I was cleaning my offset with high heat and decided last minute to see what was in my freezer. This was at 1:30 pm. The only thing I had was 2 tilapia filets.

I brined in water, 3 TBSP of kosher salt, 1/4 tsp onion powder, 1/4 tsp garlic powder, 1 TBSP sugar

It was only in brine for 1 hr, then I patted dry and put it on a rack in my fridge to dry it for 1/2 hour.

Took it out and placed 2 TBLSP EVOO on foil, put fish on foil, 

added some kosher salt, pepper, 1/4 tsp cajun seasoning, and 1 tsp lemon juice

I cooked it higher than normal for fish because of how late I was doing this, normally I would brine longer, dry longer, cook at a lower temp, but I was behine the gun.

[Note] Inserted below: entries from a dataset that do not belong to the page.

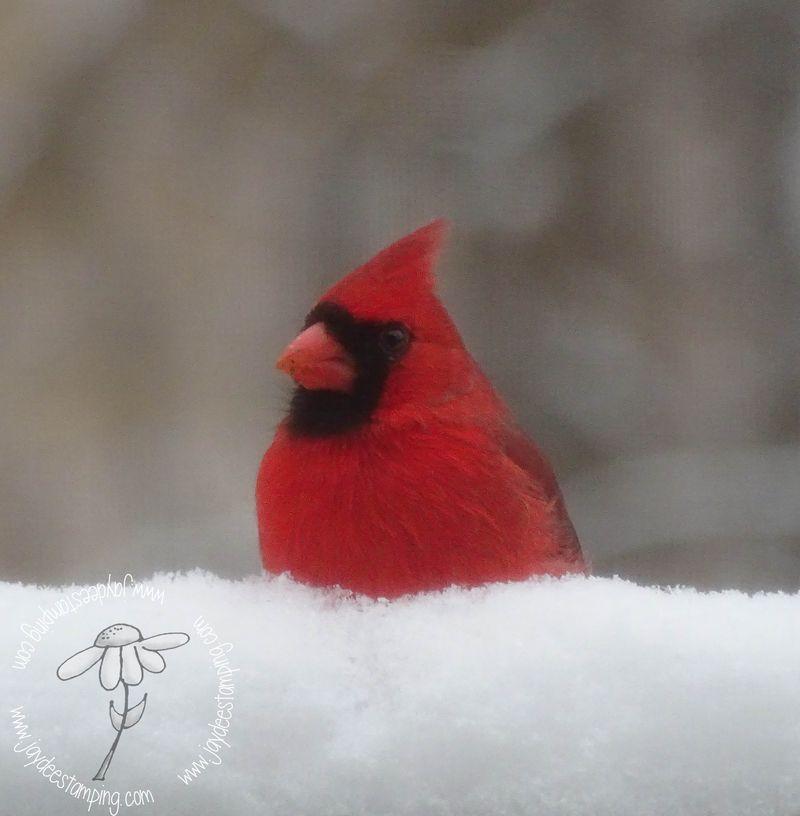 Cardinal (1 of 1)-3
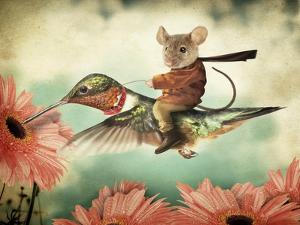 Catching A Ride On A Hummingbird's Back by J Hovenstine Studios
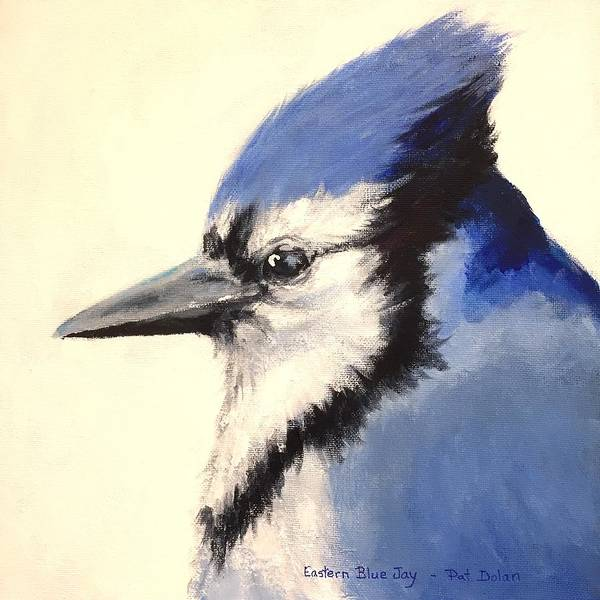Painting - Blue Jay by Pat Dolan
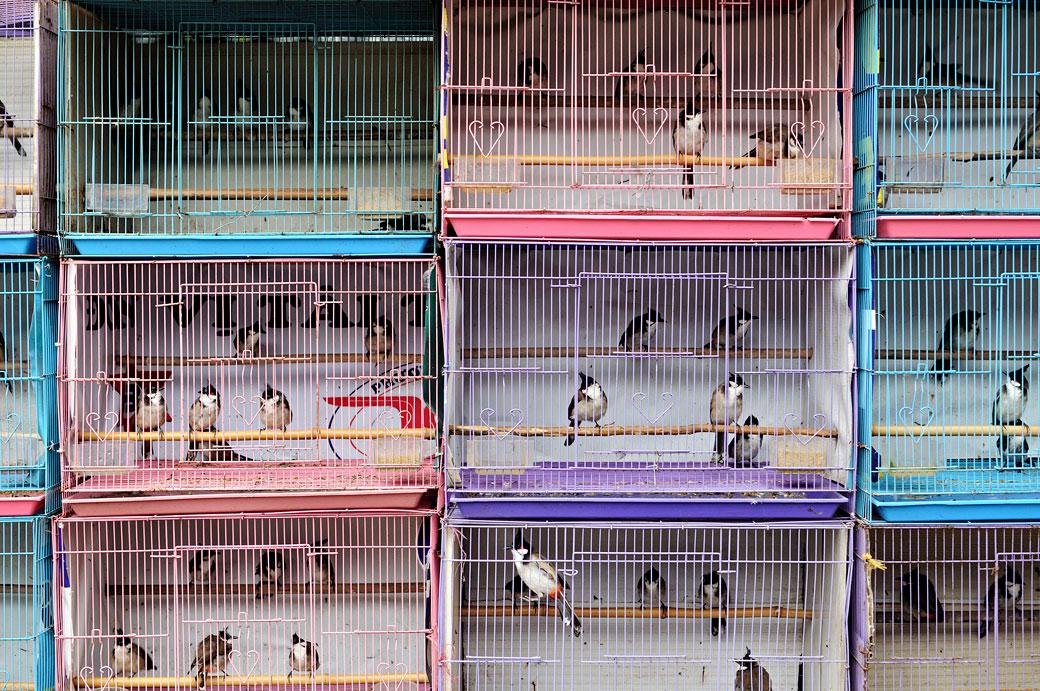 Oiseaux en cage à Hanoi, Vietnam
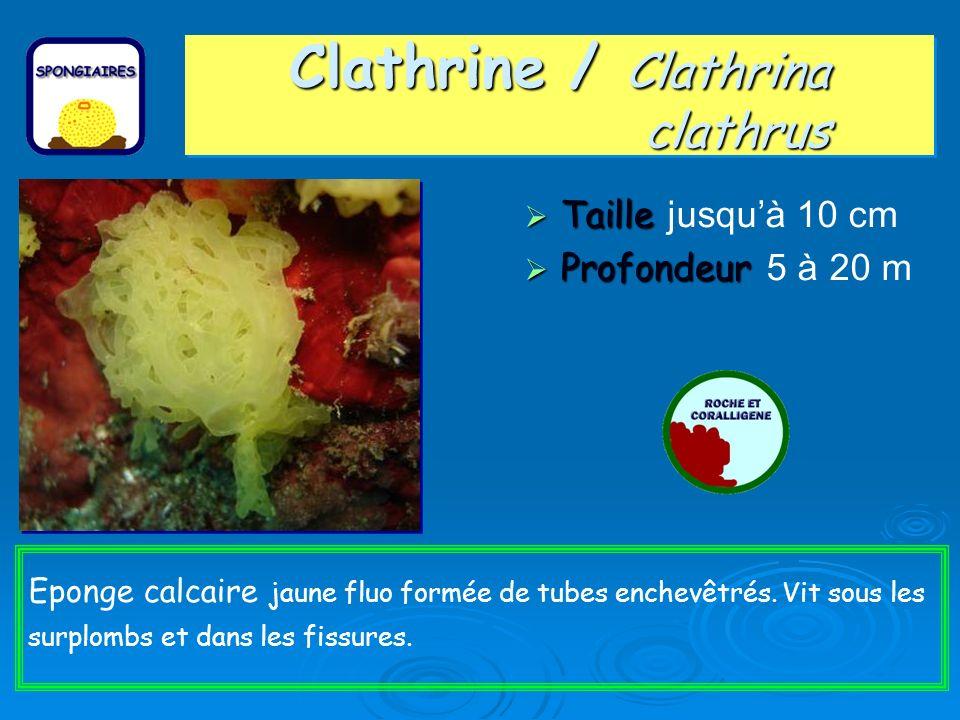 Clathrine / Clathrina clathrus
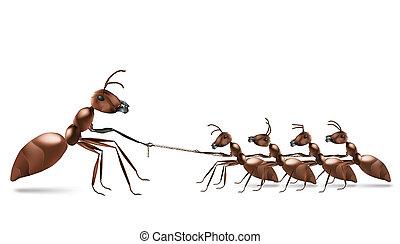 hormiga, soga, tirar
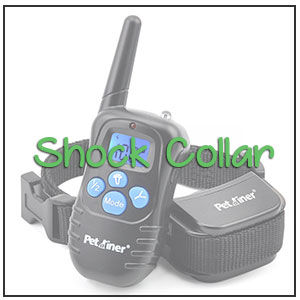 best shock collar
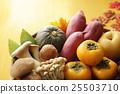 秋天的食物图象 25503710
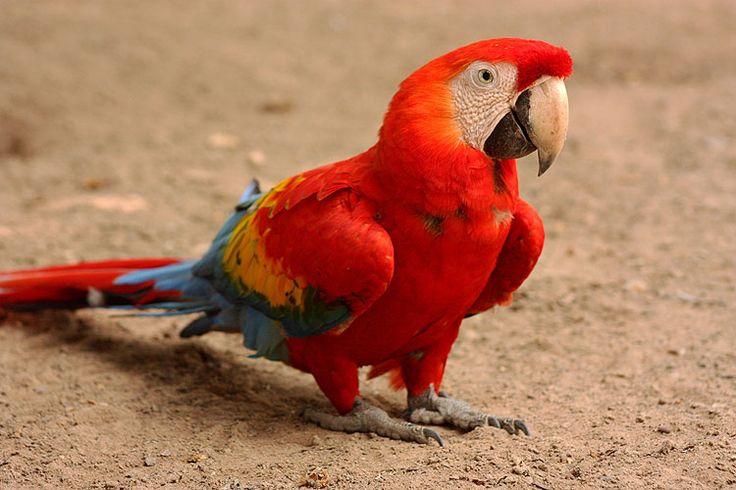 Aves como araras e tucanos podem ser observadas no zoológico de Boa Vista, capital de Roraima MAIS Eduardo Vessoni/UOL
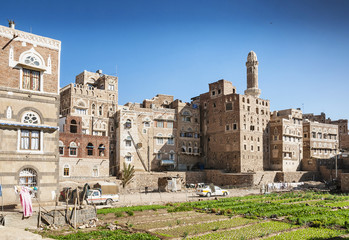 urban vegetable garden in sanaa city yemen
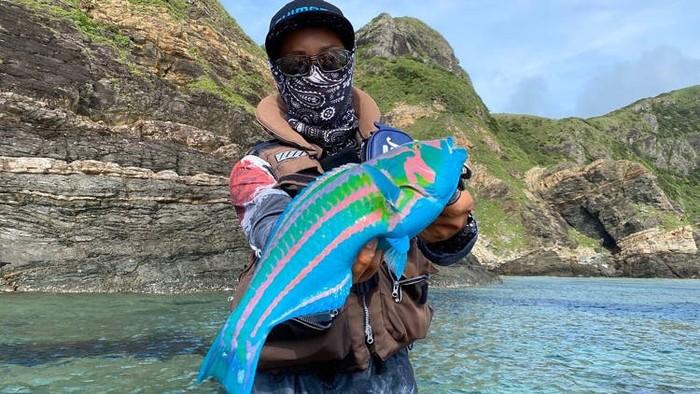 Ikan warna-warni, surge wrasse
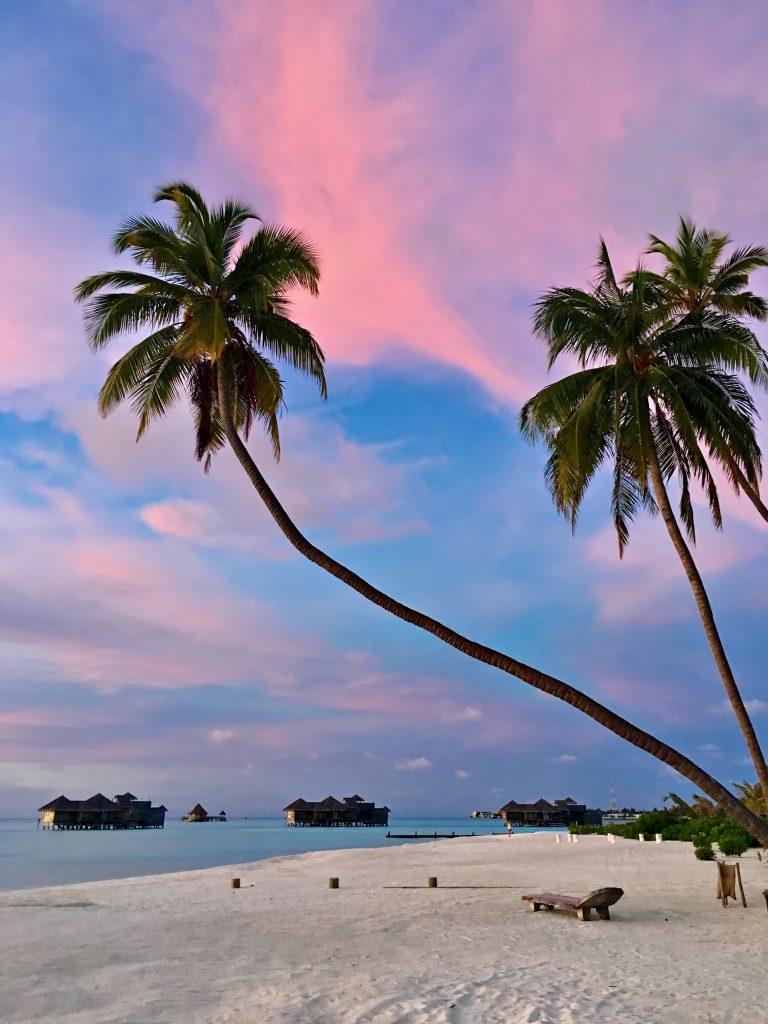 Gili Lankanfushi Luxury Resort - North Male Atoll, Maldives - Beach Palm Tree Sunset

Dinner is in 1/2 hr I'll let you know how it tastes













IMG_4085.JPG



__ slimc
__ May 4, 2016


















IMG_4086.JPG



__ slimc
__ May 4, 2016


















IMG_4087.JPG



__ slimc
__ May 4, 2016


----------



## SmokinAl (May 5, 2016)

It sure looks good!

Al


----------



## crazymoon (May 13, 2016)

S, Looks tasty !


----------